John Paul Stevens, named to the Supreme Court by Gerald Ford and serving until Obama replaced him with Elena Kagan, has died at 99. He was the third-longest serving justice ever.
He eventually — near the end of his career — became known as a liberal of some sort. That's only because in the Rehnquist Court, especially from Shrub Bush's time on, and then the Roberts Court, the Overton Window of the Supreme Court shifted right a whole house from even the Burger Court and a whole neighborhood from the Warren Court.
At the time many Republicans bitched about the "apostasy" of David Souter, Stevens did not face complaints like that, though he did have a few murmurings. Indeed, as Jeffrey Rosen wrote, he still considered himself a "judicial conservative" as late as 2007.
I don’t think of myself as a liberal at all.
Emphasis is in the original.
Indeed, a year AFTER that, he voted with a largely Conservative majority to uphold a photo ID requirement on voting, in Crawford vs Marion County, basically opening the doors for the Kris Kobachs of the world, and buying the reasoning behind such claims.
Per that shifting Overton Window, Rosen records Stevens as saying:
"It is my firm conviction,” Justice John Paul Stevens wrote in the case striking down race-based enrollment policies in public schools, “that no Member of the Court that I joined in 1975 would have agreed with today’s decision.”
No doubt there.
Indeed, Stevens himself noted the Overton Window:
Including myself, every judge who’s been appointed to the court since Lewis Powell has been more conservative than his or her predecessor. Except maybe Justice Ginsburg. That’s bound to have an effect on the court.I see him as some version of a Bob Dole Main Street type conservative. But not a liberal.
I otherwise encourage readers to read through the full Rosen piece. It goes beyond just the Overton Window to look how liberalism had changed since the Warren Court. Rosen doesn't use the word "neoliberal," but he does use words like "technocratic."
Even the most liberal justices today have little appetite for the old approach.
Judicial liberalism, in other words, has largely become a conservative project: an effort to preserve the legal status quo in the face of efforts by a younger generation of conservatives to uproot the precedents of the past 40 years.
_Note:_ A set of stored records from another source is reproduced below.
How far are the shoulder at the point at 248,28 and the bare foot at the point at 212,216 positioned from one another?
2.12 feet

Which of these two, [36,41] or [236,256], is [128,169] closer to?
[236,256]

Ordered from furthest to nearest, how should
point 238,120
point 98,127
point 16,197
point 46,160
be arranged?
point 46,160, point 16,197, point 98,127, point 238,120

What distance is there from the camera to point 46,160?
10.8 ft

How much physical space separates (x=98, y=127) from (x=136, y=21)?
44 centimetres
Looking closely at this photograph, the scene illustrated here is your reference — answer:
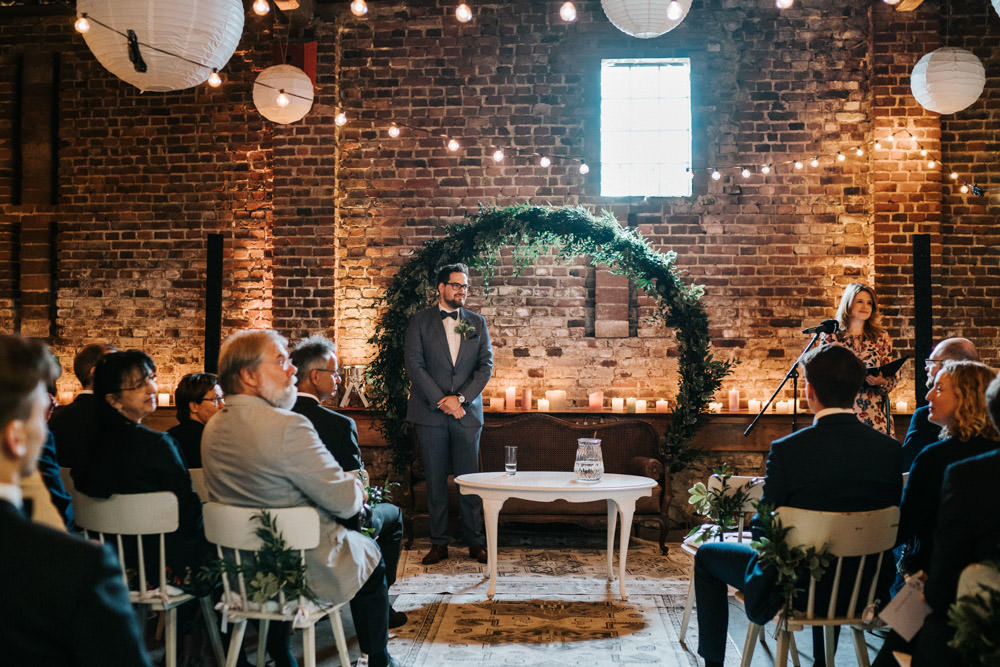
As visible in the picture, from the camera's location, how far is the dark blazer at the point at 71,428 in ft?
12.4

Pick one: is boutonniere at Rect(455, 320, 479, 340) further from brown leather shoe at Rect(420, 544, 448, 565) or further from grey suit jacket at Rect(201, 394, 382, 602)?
grey suit jacket at Rect(201, 394, 382, 602)

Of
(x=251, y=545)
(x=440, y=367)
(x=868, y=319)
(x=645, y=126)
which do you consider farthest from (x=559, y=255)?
(x=251, y=545)

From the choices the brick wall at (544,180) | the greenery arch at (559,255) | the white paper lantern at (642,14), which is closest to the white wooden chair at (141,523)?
the white paper lantern at (642,14)

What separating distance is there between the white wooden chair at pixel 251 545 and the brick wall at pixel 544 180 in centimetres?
420

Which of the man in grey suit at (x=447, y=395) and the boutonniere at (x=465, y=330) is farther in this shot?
the boutonniere at (x=465, y=330)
Stevens also, Rosen notes, was fairly generous on criminal rights. OTOH, he hated flag burning and supported it being declared unconstitutional non-speech.
Beyond his political stances, Stevens was idiosyncratic. But, he was a hard worker. As Wiki notes, he wrote first drafts of opinions himself. Also, he took the first look at cert positions himself. Most justices liberal and conservative alike have their clerks do this.
And, this all said, thank doorknob he was not an originalist, as it's a crock of shit. And, per Rosen, at least he's not one of the modern technocrat libruls, among whom Breyer is the worst, and arguably to the right of where Stevens was on First Amendment issues. Ditto Kagan.
That said, he had some other, also serious problems.
Like being a Cubs fan!
And, I say that not just as a Cardinals fan.
Since Stevens was born on Chicago's South Side, he was some sort of front-runner, and traitor to the White Sox. That too probably ties with him being not at all a liberal.
After all, as he defended himself because the White Sox kind of sucked when he was a kid, liberals are supposed to like the downtrodden.
Well, the Cubs pretty much sucked after 1945, too. So there.